Written request |
Count how many lines in the listing below contain the word "point", and reply with that number alone.

[Source data]
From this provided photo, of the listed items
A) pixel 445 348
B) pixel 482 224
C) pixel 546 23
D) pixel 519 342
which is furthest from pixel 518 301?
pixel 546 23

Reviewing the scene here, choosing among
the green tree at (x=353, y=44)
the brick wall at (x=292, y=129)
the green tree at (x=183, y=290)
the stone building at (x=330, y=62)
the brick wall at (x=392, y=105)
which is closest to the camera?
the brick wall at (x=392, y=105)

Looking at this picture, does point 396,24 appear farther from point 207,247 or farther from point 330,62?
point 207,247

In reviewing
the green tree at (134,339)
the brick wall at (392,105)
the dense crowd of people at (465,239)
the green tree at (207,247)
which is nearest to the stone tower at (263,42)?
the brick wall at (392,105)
--
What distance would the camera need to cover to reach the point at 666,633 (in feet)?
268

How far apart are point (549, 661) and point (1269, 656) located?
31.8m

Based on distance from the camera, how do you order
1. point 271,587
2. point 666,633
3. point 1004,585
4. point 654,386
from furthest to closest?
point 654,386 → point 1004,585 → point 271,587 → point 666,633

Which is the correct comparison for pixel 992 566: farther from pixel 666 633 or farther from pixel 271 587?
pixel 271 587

Exercise result |
9